One of the ongoing debates in the Internet age is how newspapers are planning to monetize their on-line presence in a way that matches their print revenues (at least at their current levels, if not the heyday of the pre-Internet ink age).

Some major newspapers are trying pay walls that only allow subscribers to view content, while others have gone with subscription mobile applications.

Or in the case of the weekly newspapers I freelance for: no on-line presence at all. The idea is that weekly newspapers operate differently than dailies. They tend to linger, they are hyper-local, and therefore advertisers can see better results. In this case, keeping this hyper-local news off the Internet helps to foster interest in the printed material, which is surrounded by advertising that offers better return on investment.

It’s actually a pretty sound plan that offers little downside to the newspaper.

As for me however, it sucks.

See, I started as a journalist in 1996 and I’ve been bouncing around doing full-time of freelance reporting or photography ever since. I broke stories, captured some pretty good photos, did all the things a reporter/photographer hopes to do when they get into journalism. I find it very fulfilling (though not particularly lucrative).

However, most of my work has never seen the light of day on the World Wide Web – either it was pre-Internet, subscriber only or print only. What I’ve come to realize is, unless it’s on the Internet the world really doesn’t care.

This is just another indicator of the power of the Internet over newspapers. Car sales work the same way.

I would put my reporting and photography up against anybody. I’m not saying it deserves a Pulitzer Prize or a Peabody Award, but it’s solid and professional. However, since my work only falls under the gaze of a few small rural communities in South Jersey, it won’t be seen by many. More importantly, it can’t be easily shared with others via a simple link.

Source excerpt ->
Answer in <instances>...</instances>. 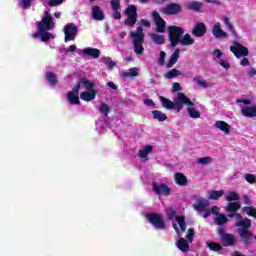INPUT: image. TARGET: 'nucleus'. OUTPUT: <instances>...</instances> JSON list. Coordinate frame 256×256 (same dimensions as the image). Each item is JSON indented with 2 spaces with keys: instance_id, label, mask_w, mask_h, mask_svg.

Actions to take ->
[1] According to the newspaper essay, in what year did the writer start as a journalist?
[2] Does each statement agree with the newspaper essay? Answer yes or no for each, quoting the words from the essay that decide it.
(a) The weekly newspapers the writer freelances for have no online presence.
(b) The writer finds journalism work very lucrative.
(c) The writer's work is seen by a few small rural communities in North Jersey.
[3] What reasons does the newspaper essay give for most of the writer's work never appearing on the World Wide Web? List them all.

In response ->
[1] 1996

[2]
(a) Yes: "no on-line presence at all"
(b) No: "though not particularly lucrative"
(c) No: "a few small rural communities in South Jersey"

[3]
- pre-Internet
- subscriber only
- print only